Urteil des Sozialgerichts Karlsruhe (Az. S 1 U 3461/13)

Sturz auf Arbeitsweg nach Hause: Kein Ersatz für zerbrochene Lesebrille

Wird ein Hilfsmittel in der Tasche mitgeführt und erleidet einen Schaden, muss die Berufsgenossenschaft keinen Schadenersatz leisten.

Der unfallversicherungsrechtliche Anspruch auf eine Heilbehandlung beschränkt sich dem Grundsatz nach auf eine Erneuerung oder Wiederherstellung eines Hilfsmittels, welches beschädigt wurde oder verloren gegangen ist. So hat es das Sozialgericht Karlsruhe entschieden.
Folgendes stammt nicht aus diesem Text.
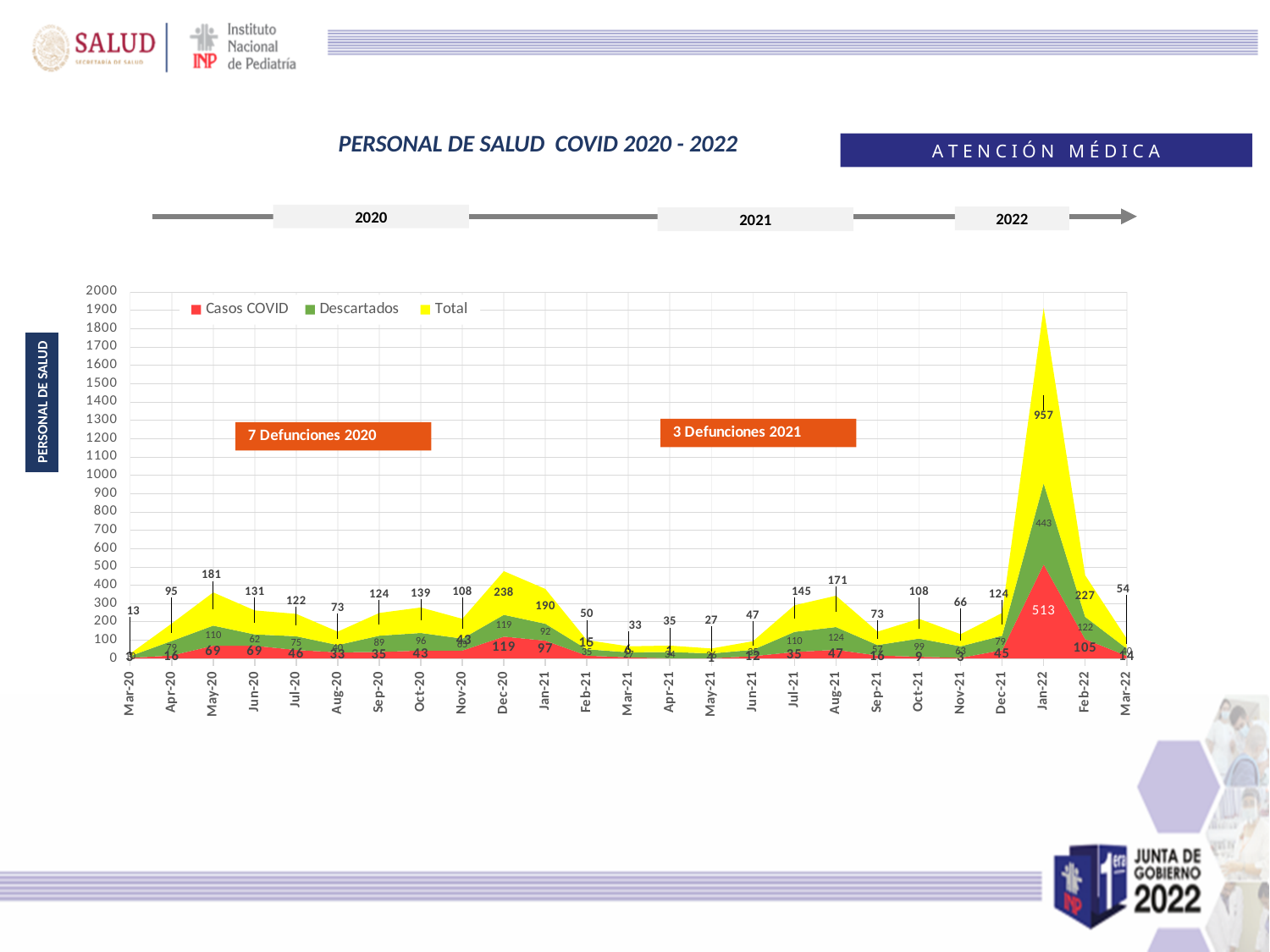
What is the title of the chart? PERSONAL DE SALUD COVID 2020 - 2022 What is the difference between the Total values for Jan-22 and Feb-22? 730 Which month has the lowest Total value? Mar-20 How many months are plotted along the x axis? 25 What kind of chart is shown on the slide? Area chart What is the Casos COVID value labelled for Jan-22? 513 What is the Descartados value labelled for Jan-22? 443 Which month has the larger Total value, Dec-20 or Jan-21? Dec-20 How many series does the legend list? 3 Which month has the highest Total value? Jan-22 What is the Total value labelled for Jan-22? 957 What is the Total value labelled for Dec-20? 238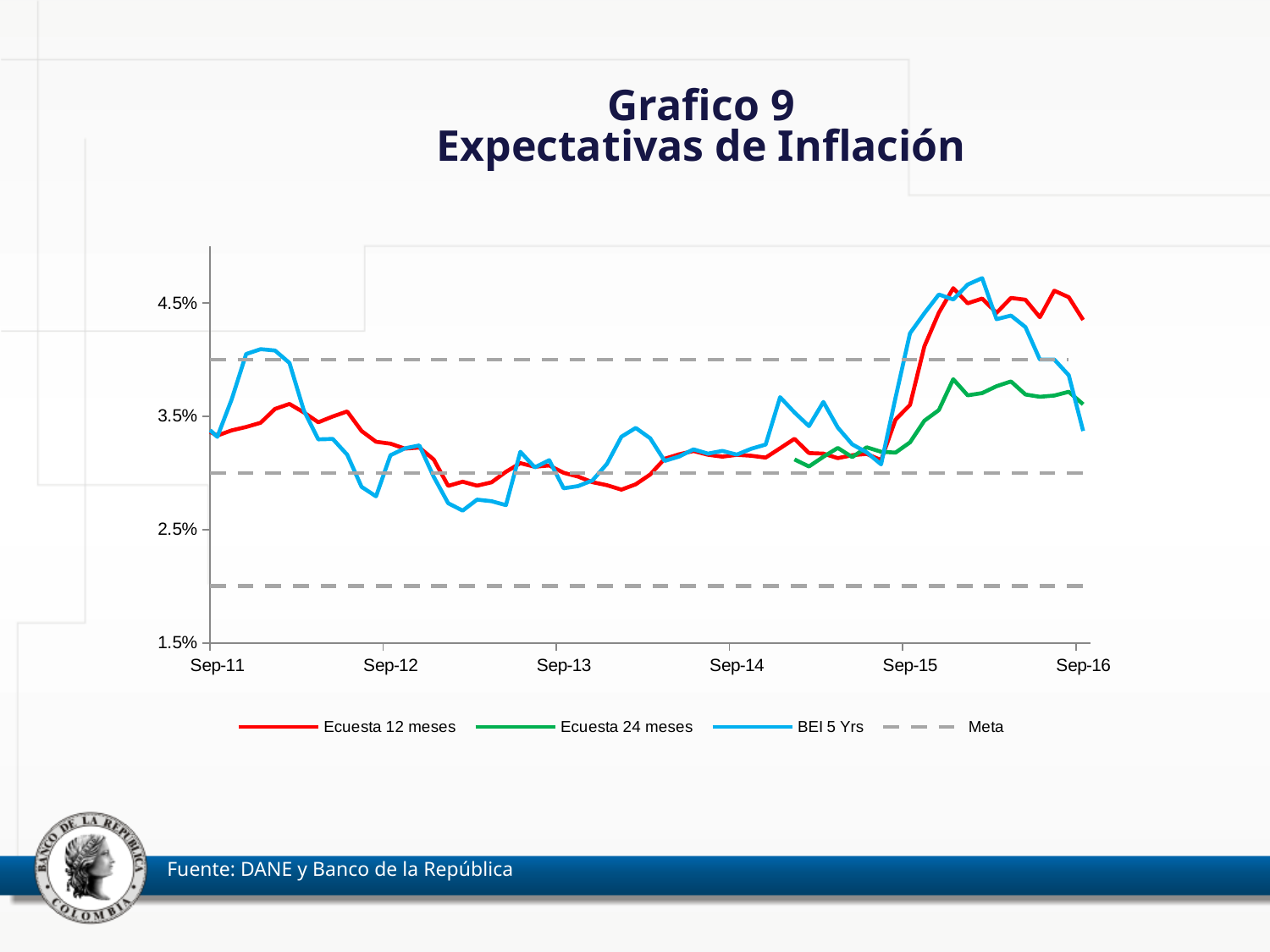
At Sep-16, which is higher: Ecuesta 12 meses or Ecuesta 24 meses? Ecuesta 12 meses What kind of chart is shown on the slide? Line chart How many date labels are shown on the x axis? 6 Which series is drawn as a dashed gray line? Meta Does Ecuesta 12 meses rise or fall between Sep-14 and Sep-15? rise At Sep-12, which is higher: Ecuesta 12 meses or BEI 5 Yrs? Ecuesta 12 meses Is the value of Ecuesta 12 meses at Sep-16 greater or less than 3.5%? greater Is the value of BEI 5 Yrs at Sep-12 greater or less than 3.5%? less What is the title of the chart? Grafico 9 Expectativas de Inflación Does BEI 5 Yrs rise or fall between Sep-11 and Sep-12? fall How many series does the legend list? 4 Is the value of Ecuesta 12 meses at Sep-13 greater or less than 3.5%? less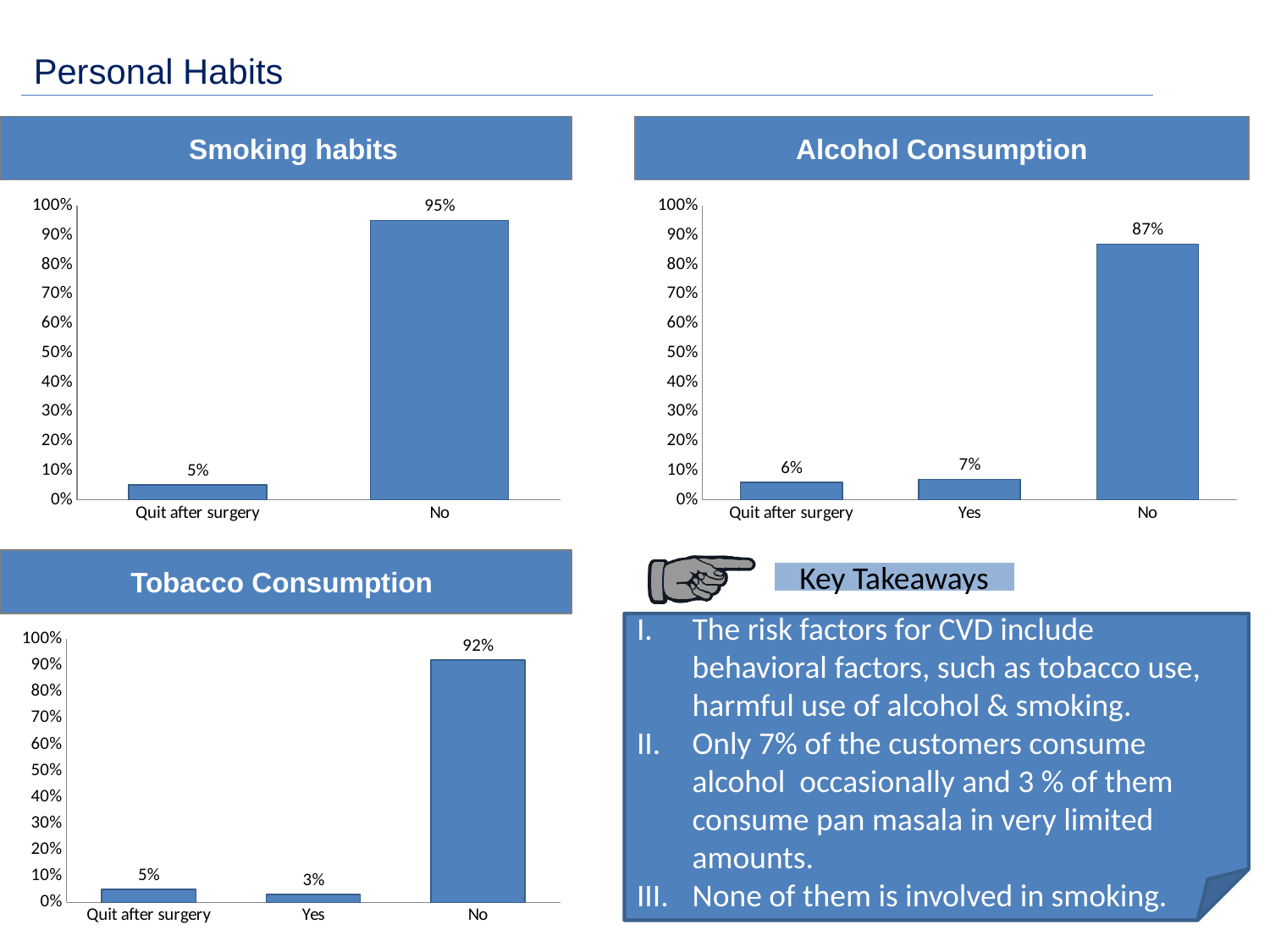
In the Tobacco Consumption chart, which is larger, the value for Quit after surgery or the value for Yes? Quit after surgery What type of chart is the Tobacco Consumption chart? Bar chart In the Alcohol Consumption chart, which category has the lowest value? Quit after surgery In the Smoking habits chart, what is the value for Quit after surgery? 5% In the Tobacco Consumption chart, what is the value for Yes? 3% In the Smoking habits chart, what is the difference between the values for No and Quit after surgery? 90% How many categories are shown in the Smoking habits chart? 2 In the Tobacco Consumption chart, which category has the highest value? No In the Alcohol Consumption chart, what is the value for Yes? 7% In the Alcohol Consumption chart, what is the value for No? 87% How many categories are shown in the Alcohol Consumption chart? 3 In the Smoking habits chart, what is the value for No? 95%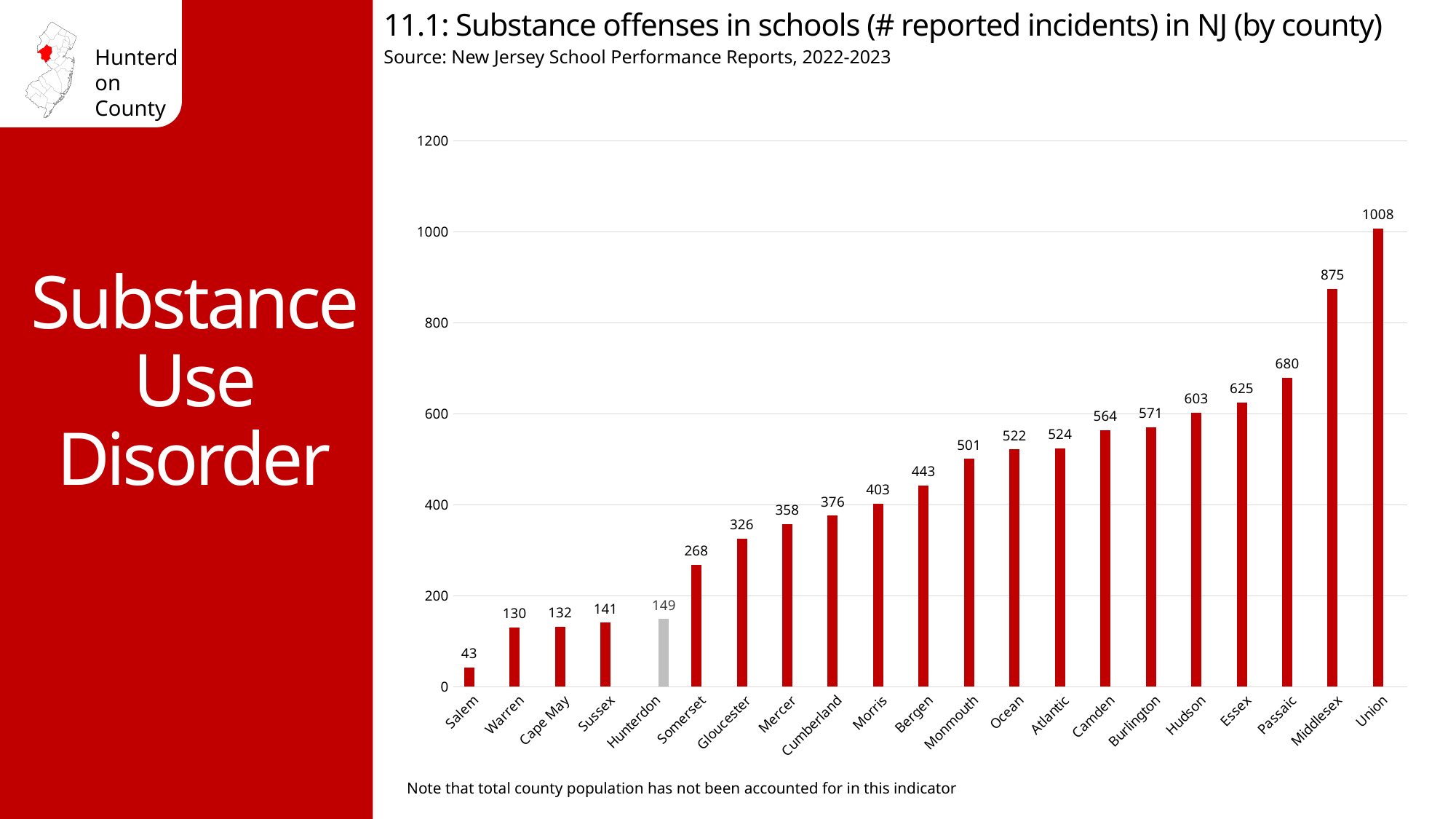
Do the values rise or fall moving from left to right along the x axis? Rise How many counties are shown on the chart? 21 What is the number of reported incidents for Middlesex County? 875 Which county's bar is shown in grey rather than red? Hunterdon What is the number of reported substance offense incidents in schools for Hunterdon County? 149 Which county has more reported incidents, Bergen or Morris? Bergen Is the value for Passaic greater or less than 600? greater Which county has the lowest number of reported substance offense incidents in schools? Salem What is the difference in reported incidents between Hunterdon and Salem? 106 What is the difference in reported incidents between Union and Middlesex? 133 What kind of chart is used on this slide? Bar chart Which county has the highest number of reported substance offense incidents in schools? Union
Befindet sich hingegen in einer Tasche eine Lesebrille, die beispielsweise durch einen Sturz beschädigt wird, gilt dies nicht. Schließlich gibt es eine Voraussetzung, die einen Anspruch auf Ersatz durch die Berufsgenossenschaft begründet. Hiernach muss das beschädigte Hilfsmittel während des Unfallherganges der Bestimmung nach am Körper zum Einsatz gekommen sein. Für einen Erstattungsanspruch durch die Berufsgenossenschaft reicht es nicht aus, das jeweilige Hilfsmittel lediglich in der Handtasche oder anderswie mitzuführen.

Zugrunde liegender Sachverhalt

Die Klägerin dieses Falls war als Einkäuferin beschäftigt. Sie beendete ihre Arbeit und machte sich auf den Weg zu ihrem Fahrzeug. Allerdings rutschte sie auf einer mit Eis bedeckten Fläche aus und stürzte. Sie landete auf ihrer Handtasche. In einem in der Handtasche befindlichen Etui, befand sich die Lesebrille der Klägerin. Beim Sturz auf die Tasche zerbrach die Brille. Die Klägerin forderte die Berufsgenossenschaft auf, die Kosten für eine Neuanschaffung einer Brille zu übernehmen. Die Berufsgenossenschaft lehnte dies allerdings ab. Die eingereichte Klage war erfolglos.

Laut Sozialgericht Karlsruhe umfasse der unfallversicherungsrechtliche Anspruch auf die Heilbehandlung zwar die Erneuerung oder Wiederherstellung eines Hilfsmittels, sofern es sich um einen Versicherungsunfall (beispielsweise einen Arbeitsunfall) handele. Schließlich sei es so, dass man das beschädigte Hilfsmittel einer Gesundheitsstörung gleichsetzen könne, die durch einen Unfall eintritt. So könne das Hilfsmittel ähnlich wie die Funktion des Körpers unfallbedingten Einwirkungen ausgesetzt sein.

Sofern der Versicherte das entsprechende Hilfsmittel zu dem Zeitpunkt an seinem Körper funktionsgemäß einsetzt, zu dem der Unfall passiert, bestünde demzufolge ein Anspruch auf Erstattung durch die Berufsgenossenschaft. Eine entsprechende Voraussetzung hierzu lag allerdings in diesem Fall nicht vor. Es reiche nicht aus, wenn das Hilfsmittel lediglich in der Handtasche mitgeführt werde. Zum Unfallzeitpunkt habe die Klägerin die Lesebrille nicht an ihrem Körper getragen, da die als Einkäuferin versicherte Tätigkeit zum Zeitpunkt des Unfalls bereits beendet gewesen sei. Die Lesebrille wäre in diesem Fall zudem weder für den Arbeitsweg noch für die Fahrt mit dem PKW vorgesehen gewesen. Somit erlitt die Klägerin diesbezüglich keinen Arbeitsunfall. Die Berufsgenossenschaft muss keine Kosten für eine Ersatzbeschaffung übernehmen.